Another significant feature of the Citizens’ panels is the selection of participants. Contrary to similar exercises organised at a pan-European level by the European Commission, such as Citizens’ Dialogues and Citizens’ Consultations, participants in the Citizens’ panels will be drawn by lot. Sortition is a characteristic feature of citizens’ assemblies and should guarantee that participants in the panels are representative of EU diversity. Yet, the criteria for the stratified random selection of panel participants, as communicated by the Commission, do not take in consideration marginalised communities such as non-binary people, racialised communities and EU residents without EU passports.
Pending Issues
EU institutions have a political culture of debates and consensus, yet first and foremost within and between themselves, rather than with EU citizens. So far, citizens’ participation at the EU level has always been implemented following a top-down approach propelled by the European Commission, which has allowed EU institutions to largely silence dissonant voices and bypass public opinion.
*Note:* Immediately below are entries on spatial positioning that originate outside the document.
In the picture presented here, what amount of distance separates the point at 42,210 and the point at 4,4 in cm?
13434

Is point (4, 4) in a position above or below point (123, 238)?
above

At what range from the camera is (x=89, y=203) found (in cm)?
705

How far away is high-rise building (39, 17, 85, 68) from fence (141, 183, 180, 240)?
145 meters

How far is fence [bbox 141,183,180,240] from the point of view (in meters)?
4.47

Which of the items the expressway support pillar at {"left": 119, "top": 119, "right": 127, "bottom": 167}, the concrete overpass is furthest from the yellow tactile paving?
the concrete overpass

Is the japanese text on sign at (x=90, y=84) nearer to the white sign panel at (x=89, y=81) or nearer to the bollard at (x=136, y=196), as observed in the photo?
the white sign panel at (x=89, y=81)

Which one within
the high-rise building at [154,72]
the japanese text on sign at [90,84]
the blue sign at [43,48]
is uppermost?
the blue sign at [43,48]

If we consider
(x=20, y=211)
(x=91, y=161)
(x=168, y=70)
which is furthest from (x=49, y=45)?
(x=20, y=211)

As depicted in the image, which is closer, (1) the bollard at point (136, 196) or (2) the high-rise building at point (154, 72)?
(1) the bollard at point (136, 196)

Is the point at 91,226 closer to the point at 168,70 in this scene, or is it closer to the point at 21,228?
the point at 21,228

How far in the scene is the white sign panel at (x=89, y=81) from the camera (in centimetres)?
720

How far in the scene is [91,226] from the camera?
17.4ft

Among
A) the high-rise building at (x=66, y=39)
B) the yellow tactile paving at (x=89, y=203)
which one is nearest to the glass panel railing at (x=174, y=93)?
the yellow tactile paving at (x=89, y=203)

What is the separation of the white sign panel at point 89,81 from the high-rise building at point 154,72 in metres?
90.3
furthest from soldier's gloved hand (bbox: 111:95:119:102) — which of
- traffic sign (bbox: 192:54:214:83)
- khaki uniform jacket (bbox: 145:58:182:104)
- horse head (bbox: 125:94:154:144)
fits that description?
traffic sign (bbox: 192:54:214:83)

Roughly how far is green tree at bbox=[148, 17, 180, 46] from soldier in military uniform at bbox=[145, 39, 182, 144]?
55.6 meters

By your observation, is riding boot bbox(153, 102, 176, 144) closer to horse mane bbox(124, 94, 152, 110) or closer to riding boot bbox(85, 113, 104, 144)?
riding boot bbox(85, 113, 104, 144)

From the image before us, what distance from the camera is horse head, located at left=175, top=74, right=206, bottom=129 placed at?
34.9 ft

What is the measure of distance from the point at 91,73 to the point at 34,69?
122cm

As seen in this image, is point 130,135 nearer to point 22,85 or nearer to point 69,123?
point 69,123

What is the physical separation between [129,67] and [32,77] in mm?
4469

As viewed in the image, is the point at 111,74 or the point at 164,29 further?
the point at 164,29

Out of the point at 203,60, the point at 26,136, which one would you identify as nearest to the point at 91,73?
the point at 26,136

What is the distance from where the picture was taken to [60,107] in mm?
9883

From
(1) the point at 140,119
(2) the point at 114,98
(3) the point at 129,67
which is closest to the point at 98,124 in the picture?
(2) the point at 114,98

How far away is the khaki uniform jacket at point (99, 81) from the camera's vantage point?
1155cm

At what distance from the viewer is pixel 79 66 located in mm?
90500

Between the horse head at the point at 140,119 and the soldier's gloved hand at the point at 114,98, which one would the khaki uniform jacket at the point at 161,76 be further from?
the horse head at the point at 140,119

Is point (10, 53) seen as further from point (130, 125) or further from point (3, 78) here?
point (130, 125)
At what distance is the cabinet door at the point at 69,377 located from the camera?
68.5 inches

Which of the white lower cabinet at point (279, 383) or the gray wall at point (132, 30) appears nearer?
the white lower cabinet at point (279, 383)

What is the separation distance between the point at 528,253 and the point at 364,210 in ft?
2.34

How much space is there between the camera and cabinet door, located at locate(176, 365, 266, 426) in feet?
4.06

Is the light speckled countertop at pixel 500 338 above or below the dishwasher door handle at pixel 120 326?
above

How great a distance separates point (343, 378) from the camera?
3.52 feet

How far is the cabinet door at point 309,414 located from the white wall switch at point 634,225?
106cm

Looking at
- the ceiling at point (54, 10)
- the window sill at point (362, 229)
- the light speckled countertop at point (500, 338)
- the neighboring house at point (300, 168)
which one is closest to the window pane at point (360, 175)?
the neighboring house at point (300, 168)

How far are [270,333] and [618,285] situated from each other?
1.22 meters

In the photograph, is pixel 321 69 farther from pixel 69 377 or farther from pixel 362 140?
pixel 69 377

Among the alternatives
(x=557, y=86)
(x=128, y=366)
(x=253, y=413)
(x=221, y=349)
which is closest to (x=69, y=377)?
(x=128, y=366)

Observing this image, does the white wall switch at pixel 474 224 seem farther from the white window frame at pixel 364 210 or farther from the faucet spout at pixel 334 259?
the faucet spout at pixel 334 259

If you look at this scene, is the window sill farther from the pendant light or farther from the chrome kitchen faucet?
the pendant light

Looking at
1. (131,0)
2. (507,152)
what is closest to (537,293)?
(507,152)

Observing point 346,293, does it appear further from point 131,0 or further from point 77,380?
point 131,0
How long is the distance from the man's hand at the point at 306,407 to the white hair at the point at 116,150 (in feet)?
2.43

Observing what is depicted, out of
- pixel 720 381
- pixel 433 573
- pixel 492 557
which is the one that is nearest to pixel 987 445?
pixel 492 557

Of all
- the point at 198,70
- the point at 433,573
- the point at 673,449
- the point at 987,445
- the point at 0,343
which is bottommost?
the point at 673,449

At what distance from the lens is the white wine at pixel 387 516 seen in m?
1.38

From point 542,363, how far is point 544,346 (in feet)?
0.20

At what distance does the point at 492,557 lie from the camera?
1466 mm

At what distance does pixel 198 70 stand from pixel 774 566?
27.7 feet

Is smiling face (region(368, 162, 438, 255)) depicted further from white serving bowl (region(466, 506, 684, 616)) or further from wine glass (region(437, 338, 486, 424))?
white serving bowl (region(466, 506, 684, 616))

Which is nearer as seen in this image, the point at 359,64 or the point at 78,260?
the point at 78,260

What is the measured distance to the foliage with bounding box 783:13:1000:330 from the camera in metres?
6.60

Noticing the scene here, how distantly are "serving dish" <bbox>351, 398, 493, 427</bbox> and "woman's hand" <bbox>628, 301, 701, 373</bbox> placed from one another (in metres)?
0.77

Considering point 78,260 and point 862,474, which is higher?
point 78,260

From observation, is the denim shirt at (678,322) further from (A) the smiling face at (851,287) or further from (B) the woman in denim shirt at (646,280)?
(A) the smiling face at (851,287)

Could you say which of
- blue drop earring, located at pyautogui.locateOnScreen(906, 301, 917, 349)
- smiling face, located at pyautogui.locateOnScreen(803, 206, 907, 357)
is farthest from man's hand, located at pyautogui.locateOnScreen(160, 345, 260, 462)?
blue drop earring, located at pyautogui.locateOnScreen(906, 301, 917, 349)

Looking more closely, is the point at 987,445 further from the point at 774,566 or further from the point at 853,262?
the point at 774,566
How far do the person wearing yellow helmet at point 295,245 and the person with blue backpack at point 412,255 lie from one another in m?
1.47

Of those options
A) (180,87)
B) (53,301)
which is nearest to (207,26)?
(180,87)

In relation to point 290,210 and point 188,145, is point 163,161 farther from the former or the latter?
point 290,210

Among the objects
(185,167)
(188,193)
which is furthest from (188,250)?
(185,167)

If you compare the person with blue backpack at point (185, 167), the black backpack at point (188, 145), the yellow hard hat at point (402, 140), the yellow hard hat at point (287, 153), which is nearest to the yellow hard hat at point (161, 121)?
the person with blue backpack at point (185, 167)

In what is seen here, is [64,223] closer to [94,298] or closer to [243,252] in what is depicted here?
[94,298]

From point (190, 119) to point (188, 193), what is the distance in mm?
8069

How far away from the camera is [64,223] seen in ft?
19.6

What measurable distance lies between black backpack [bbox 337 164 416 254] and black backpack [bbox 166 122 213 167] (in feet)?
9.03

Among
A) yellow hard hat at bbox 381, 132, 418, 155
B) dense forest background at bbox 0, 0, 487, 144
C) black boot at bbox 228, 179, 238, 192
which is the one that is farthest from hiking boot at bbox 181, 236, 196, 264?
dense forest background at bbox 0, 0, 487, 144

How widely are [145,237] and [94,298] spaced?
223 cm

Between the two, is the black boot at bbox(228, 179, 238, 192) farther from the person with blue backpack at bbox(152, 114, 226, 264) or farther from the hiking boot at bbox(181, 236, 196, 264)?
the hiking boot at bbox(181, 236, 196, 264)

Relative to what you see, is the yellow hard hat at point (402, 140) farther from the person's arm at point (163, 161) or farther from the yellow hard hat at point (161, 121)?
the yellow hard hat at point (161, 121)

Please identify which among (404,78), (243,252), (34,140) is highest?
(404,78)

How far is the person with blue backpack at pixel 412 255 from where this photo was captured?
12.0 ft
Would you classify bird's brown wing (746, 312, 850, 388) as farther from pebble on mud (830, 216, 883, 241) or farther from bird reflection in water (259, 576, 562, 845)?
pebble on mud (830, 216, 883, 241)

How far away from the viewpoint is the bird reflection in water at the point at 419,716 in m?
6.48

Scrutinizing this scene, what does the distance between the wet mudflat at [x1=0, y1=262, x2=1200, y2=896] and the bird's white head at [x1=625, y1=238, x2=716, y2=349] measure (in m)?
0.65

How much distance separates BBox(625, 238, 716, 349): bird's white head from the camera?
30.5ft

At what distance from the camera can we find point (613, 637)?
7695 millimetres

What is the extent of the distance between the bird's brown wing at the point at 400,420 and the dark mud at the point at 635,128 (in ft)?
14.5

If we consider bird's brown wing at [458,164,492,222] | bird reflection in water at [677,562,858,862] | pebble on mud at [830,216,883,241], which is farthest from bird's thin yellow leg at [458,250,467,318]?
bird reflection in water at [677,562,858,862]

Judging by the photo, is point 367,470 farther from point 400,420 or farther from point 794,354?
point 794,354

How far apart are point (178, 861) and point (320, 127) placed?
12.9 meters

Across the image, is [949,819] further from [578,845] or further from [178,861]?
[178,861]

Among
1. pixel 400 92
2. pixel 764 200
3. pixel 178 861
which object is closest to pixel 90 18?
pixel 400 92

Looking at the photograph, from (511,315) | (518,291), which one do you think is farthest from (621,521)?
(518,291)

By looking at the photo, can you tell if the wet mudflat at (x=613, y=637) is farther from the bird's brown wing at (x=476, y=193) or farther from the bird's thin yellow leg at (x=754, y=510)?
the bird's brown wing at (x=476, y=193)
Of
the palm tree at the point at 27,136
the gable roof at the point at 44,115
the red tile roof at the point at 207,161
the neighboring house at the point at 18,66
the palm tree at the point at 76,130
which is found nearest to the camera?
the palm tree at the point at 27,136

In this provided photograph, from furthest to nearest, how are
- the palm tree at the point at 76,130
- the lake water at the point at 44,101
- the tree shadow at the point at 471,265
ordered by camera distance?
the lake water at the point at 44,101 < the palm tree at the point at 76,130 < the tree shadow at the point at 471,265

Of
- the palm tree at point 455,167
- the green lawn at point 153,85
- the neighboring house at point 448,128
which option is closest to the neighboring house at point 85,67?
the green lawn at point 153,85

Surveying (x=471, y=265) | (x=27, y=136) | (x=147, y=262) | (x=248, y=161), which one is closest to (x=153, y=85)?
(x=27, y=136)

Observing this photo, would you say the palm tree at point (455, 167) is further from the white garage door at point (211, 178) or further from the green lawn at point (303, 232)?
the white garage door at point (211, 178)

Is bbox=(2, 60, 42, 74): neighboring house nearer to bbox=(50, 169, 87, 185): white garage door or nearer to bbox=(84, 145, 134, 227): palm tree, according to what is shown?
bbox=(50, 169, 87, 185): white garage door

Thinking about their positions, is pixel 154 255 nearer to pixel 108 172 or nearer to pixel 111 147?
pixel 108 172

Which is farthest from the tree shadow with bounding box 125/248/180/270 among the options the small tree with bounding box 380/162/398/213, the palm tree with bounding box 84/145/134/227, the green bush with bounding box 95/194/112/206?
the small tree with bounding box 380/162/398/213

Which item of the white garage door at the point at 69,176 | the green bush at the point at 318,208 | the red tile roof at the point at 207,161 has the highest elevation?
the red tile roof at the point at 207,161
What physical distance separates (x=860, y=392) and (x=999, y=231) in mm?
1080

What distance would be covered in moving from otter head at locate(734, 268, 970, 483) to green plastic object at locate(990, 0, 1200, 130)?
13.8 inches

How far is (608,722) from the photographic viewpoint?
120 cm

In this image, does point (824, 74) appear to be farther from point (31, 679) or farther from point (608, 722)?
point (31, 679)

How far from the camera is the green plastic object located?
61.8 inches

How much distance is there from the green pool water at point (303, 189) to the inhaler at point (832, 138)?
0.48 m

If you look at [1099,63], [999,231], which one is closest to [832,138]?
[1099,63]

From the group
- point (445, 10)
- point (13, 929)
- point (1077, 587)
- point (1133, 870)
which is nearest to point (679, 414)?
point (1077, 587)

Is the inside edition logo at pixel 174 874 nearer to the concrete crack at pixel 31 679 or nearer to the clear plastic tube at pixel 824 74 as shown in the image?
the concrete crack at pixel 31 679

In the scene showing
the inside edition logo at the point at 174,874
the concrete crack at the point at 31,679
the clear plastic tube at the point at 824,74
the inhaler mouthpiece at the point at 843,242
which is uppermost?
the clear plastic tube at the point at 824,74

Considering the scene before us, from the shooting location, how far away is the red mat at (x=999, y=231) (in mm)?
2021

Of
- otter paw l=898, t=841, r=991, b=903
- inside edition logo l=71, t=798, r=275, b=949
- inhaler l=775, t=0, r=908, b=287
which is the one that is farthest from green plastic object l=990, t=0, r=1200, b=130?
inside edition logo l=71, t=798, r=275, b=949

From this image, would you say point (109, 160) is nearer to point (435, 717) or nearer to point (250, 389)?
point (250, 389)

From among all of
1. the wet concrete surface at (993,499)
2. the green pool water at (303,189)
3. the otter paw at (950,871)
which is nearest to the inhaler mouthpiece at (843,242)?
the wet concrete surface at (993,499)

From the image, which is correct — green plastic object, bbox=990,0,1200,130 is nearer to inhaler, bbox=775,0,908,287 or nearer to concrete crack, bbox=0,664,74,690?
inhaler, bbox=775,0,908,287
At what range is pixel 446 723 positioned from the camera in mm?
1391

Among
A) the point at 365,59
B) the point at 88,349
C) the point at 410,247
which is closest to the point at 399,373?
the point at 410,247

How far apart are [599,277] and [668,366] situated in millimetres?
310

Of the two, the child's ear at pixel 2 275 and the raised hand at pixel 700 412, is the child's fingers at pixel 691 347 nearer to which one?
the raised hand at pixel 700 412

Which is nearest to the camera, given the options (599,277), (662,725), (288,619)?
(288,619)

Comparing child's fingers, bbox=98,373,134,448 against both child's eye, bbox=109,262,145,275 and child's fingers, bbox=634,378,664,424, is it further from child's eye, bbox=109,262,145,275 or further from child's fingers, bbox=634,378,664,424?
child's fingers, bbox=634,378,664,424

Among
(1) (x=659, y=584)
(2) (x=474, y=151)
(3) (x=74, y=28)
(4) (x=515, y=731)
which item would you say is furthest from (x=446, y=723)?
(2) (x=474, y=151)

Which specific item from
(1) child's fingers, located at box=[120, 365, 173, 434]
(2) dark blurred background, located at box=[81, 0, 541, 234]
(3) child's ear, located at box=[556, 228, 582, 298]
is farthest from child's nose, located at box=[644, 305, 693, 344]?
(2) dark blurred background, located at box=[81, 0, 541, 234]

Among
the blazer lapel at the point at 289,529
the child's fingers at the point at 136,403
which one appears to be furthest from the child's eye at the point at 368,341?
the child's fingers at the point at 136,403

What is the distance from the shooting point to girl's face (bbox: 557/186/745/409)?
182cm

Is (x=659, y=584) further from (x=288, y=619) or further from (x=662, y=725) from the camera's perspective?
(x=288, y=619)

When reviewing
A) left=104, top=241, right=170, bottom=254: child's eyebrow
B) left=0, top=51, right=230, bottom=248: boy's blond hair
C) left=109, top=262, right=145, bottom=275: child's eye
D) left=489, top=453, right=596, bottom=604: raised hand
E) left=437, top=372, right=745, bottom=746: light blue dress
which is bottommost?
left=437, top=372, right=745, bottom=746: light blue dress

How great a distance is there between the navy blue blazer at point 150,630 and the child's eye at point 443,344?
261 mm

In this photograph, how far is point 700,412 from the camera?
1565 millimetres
Against this backdrop, the random selection of participants in citizens’ panels and the commitment to follow-up on the recommendations formulated by citizens are a welcome development, although it remains to be seen how they will be implemented in practice. The hesitancy to include representatives from the citizens’ panels in the Conference’s Plenary, with the three institutions originally disagreeing on this point, leaves some doubt about the political willingness to follow up on citizens’ recommendations. Difficult negotiations on the functioning of the Conference Plenary only reached an agreement on Friday, after seriously jeopardizing the Conference inaugural kick-off. Ultimately, 108 representatives of the Citizens’ panels will siege in the Conference Plenary, however, it remains unclear how decisions are to be made within this Plenary and whether citizens’ representatives will be taken into account on an equal footing.
This episode casts further doubt on the capacity and the willingness of EU institutions to follow-up on citizens’ inputs. The Conference on the Future of Europe might be a unique experimentation of participatory democracy at the pan-European level; it also is a very political exercise, in which stakes are high for many key European actors, from EU institutions and Member States, to civil society organisations and individual players. To the risk of excessively mitigating expectations, it is worth remembering it. The inaugural event gave a flavour of what might come: a European Parliament who wishes to gain the right of initiative, a Council Presidency pushing for a policy agenda and an upcoming (French) Council Presidency for Strasbourg to remain the seat of the Parliament and a Commission whose focus is largely on outreach. What citizens want, however, remains to be seen.